Task description - Output the material beneath this task exactly, images excluded.
______________________________
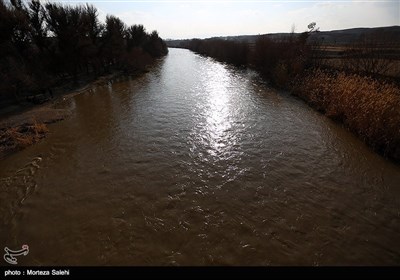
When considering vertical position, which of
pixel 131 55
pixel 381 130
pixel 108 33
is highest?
pixel 108 33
______________________________
Solution for this problem -
When considering vertical position, which of
pixel 131 55
pixel 381 130
pixel 108 33
is highest?
pixel 108 33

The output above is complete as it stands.